PROBLEM DETAILS: In the entries that follow, find the line containing "Health Psychology: A"; from there, copy every line exactly through the line containing "III. A War of".

+++ THE DATA +++

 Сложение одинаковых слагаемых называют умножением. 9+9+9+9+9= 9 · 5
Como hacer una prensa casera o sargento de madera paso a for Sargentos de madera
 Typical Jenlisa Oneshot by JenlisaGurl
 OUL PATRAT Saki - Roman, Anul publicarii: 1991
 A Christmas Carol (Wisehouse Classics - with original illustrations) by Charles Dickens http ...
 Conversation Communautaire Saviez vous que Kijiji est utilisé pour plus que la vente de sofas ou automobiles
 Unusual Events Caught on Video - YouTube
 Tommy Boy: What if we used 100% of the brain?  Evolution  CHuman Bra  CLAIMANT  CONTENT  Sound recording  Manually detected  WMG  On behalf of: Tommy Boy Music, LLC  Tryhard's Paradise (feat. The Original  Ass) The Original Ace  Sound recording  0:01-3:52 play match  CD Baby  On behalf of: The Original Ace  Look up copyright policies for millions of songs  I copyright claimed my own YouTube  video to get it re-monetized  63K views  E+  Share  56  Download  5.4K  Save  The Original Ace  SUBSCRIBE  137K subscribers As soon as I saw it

+++
+++ THE DATA +++

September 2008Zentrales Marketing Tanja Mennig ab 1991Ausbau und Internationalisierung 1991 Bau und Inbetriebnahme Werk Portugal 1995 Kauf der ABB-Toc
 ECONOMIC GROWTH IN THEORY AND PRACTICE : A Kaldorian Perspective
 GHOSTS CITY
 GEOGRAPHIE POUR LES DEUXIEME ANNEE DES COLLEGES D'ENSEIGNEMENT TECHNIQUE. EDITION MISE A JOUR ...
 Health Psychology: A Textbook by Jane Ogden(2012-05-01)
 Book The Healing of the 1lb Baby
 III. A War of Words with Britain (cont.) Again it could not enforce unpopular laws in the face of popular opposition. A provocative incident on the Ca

+++

RESPONSE:
 Health Psychology: A Textbook by Jane Ogden(2012-05-01)
 Book The Healing of the 1lb Baby
 III. A War of Words with Britain (cont.) Again it could not enforce unpopular laws in the face of popular opposition. A provocative incident on the Ca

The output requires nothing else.